## Problem description
Every record below is to be copied exactly, with its images omitted.

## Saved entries

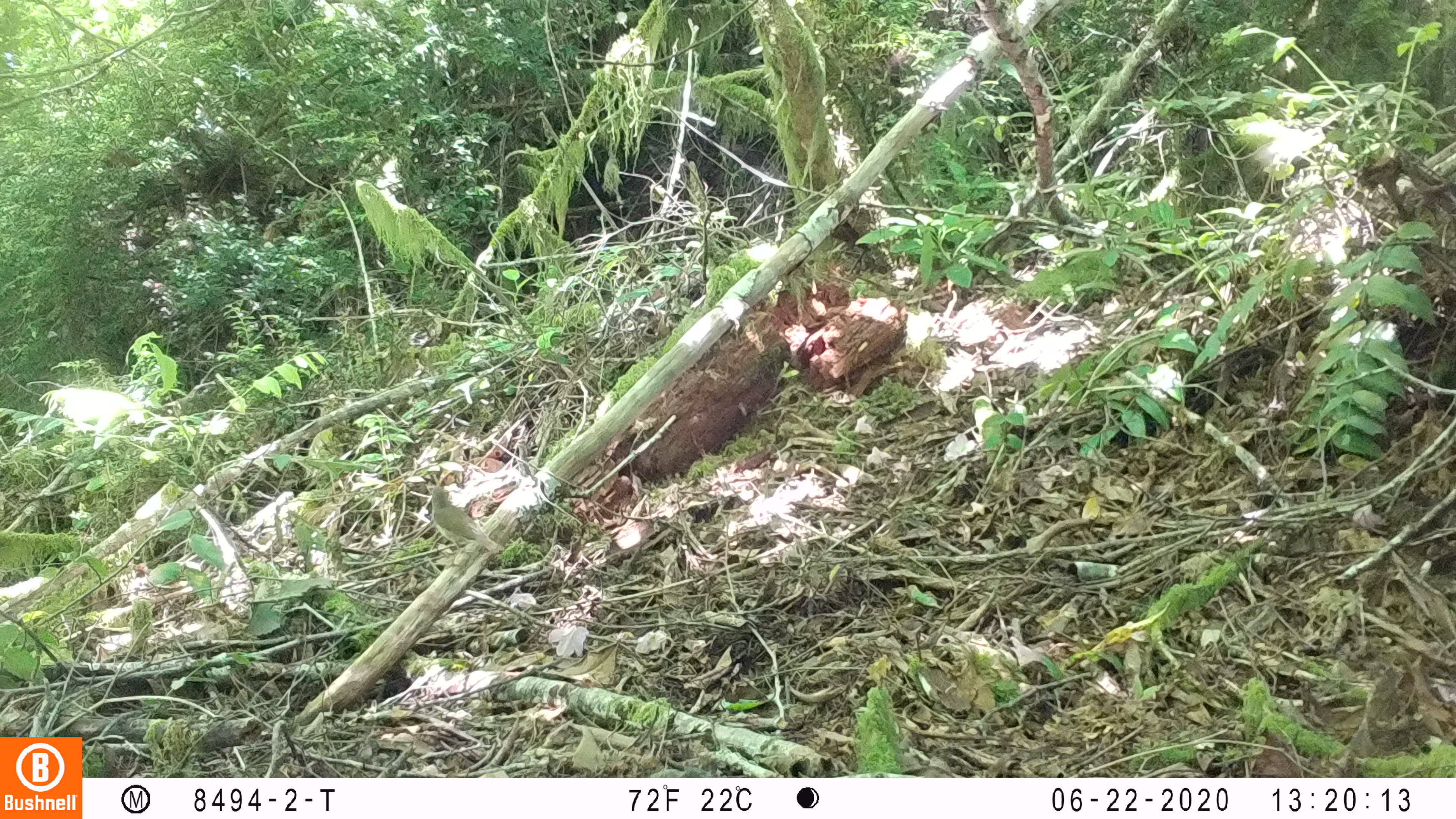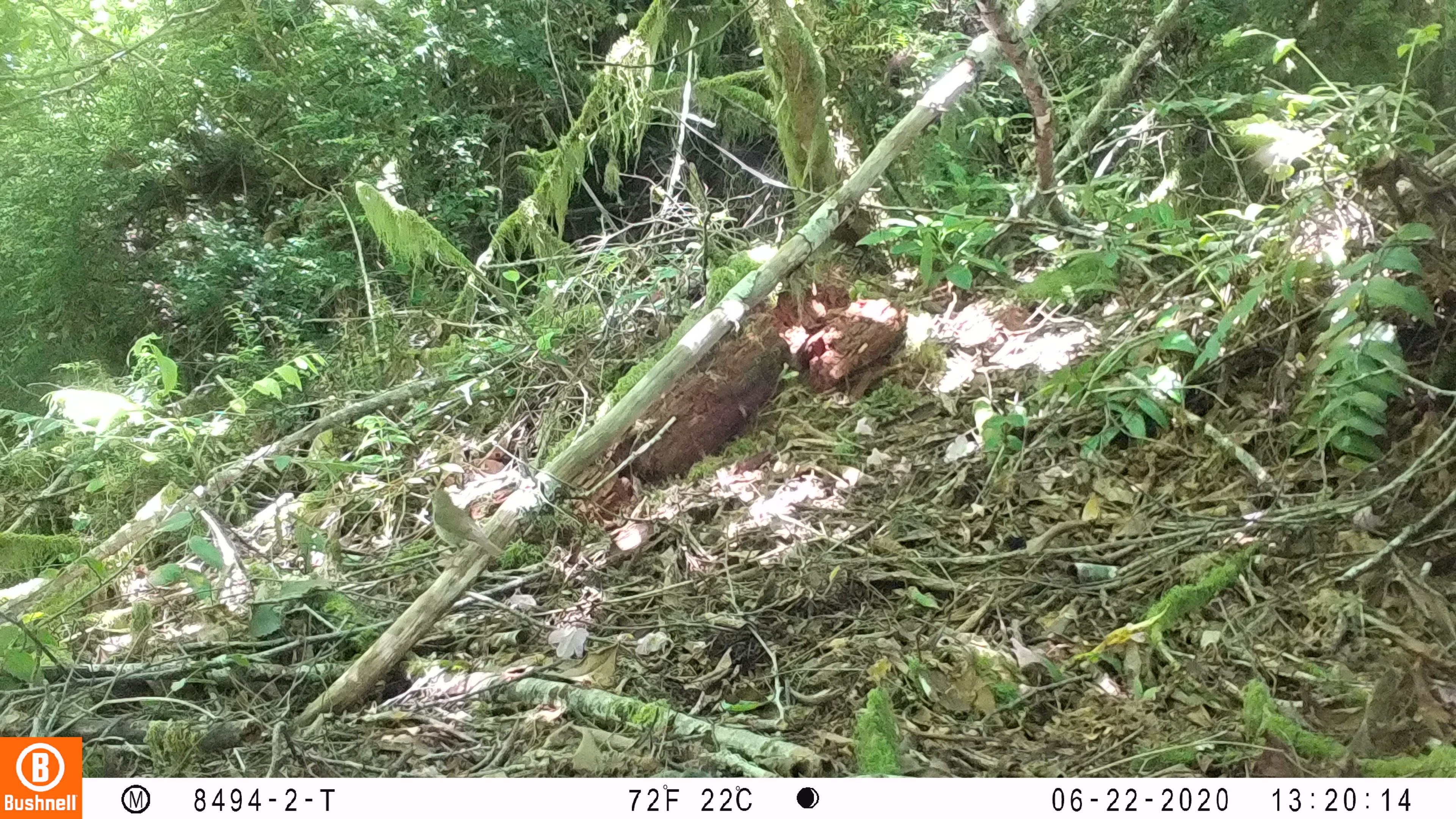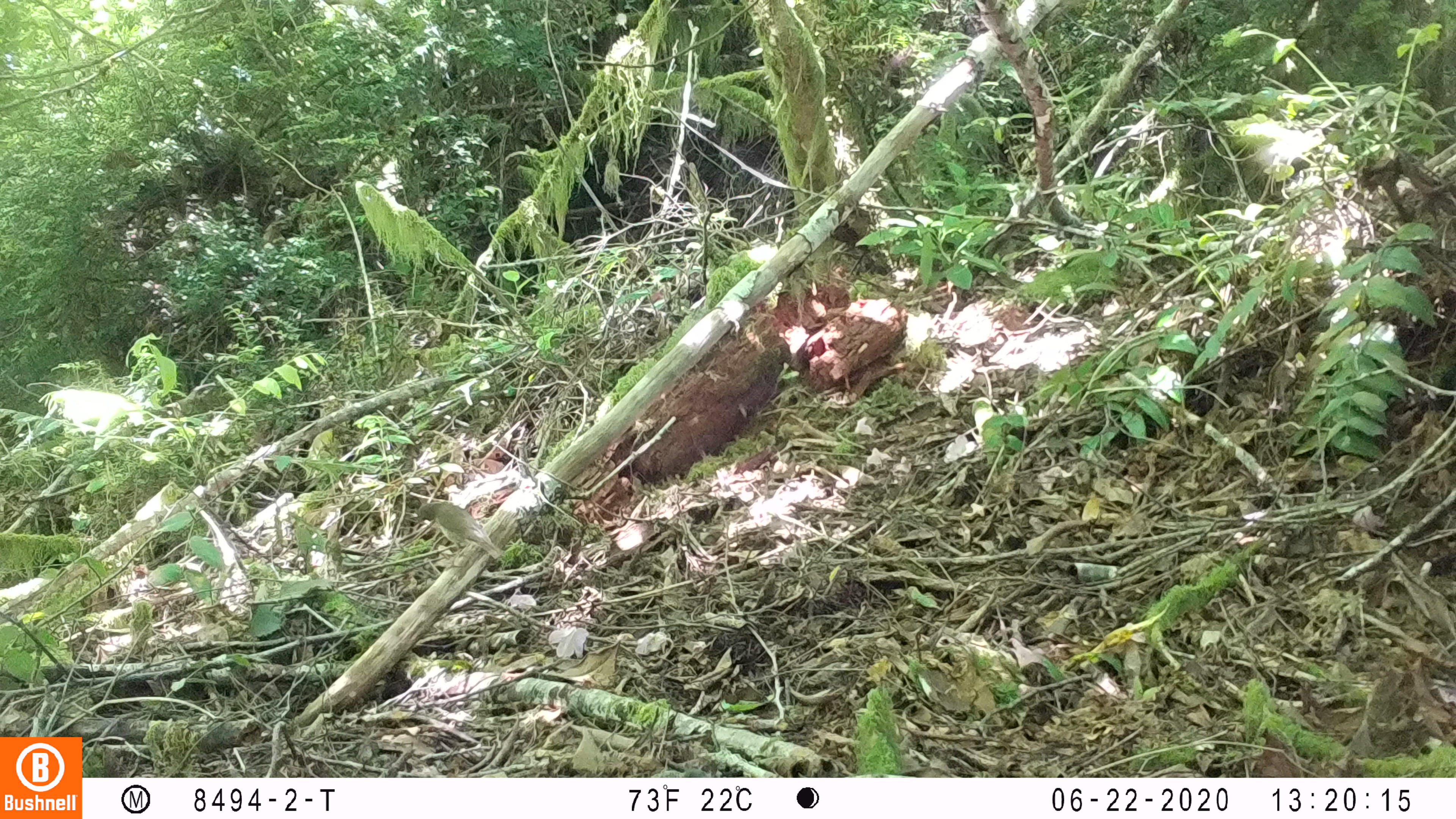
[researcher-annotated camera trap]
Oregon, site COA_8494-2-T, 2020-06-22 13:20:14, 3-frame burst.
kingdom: Animalia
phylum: Chordata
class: Aves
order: Passeriformes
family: Turdidae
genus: Catharus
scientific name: Catharus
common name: brown thrushes and nightingale-thrushes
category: catharus species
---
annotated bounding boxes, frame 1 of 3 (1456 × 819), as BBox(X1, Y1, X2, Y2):
catharus species: BBox(425, 483, 501, 555)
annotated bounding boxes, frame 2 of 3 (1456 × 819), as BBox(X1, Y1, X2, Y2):
catharus species: BBox(426, 489, 502, 561)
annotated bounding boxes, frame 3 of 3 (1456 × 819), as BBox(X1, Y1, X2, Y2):
catharus species: BBox(412, 500, 500, 561)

## Task output
[researcher-annotated camera trap]
Oregon, site COA_8494-2-T, 2020-06-22 13:20:14, 3-frame burst.
kingdom: Animalia
phylum: Chordata
class: Aves
order: Passeriformes
family: Turdidae
genus: Catharus
scientific name: Catharus
common name: brown thrushes and nightingale-thrushes
category: catharus species
---
annotated bounding boxes, frame 1 of 3 (1456 × 819), as BBox(X1, Y1, X2, Y2):
catharus species: BBox(425, 483, 501, 555)
annotated bounding boxes, frame 2 of 3 (1456 × 819), as BBox(X1, Y1, X2, Y2):
catharus species: BBox(426, 489, 502, 561)
annotated bounding boxes, frame 3 of 3 (1456 × 819), as BBox(X1, Y1, X2, Y2):
catharus species: BBox(412, 500, 500, 561)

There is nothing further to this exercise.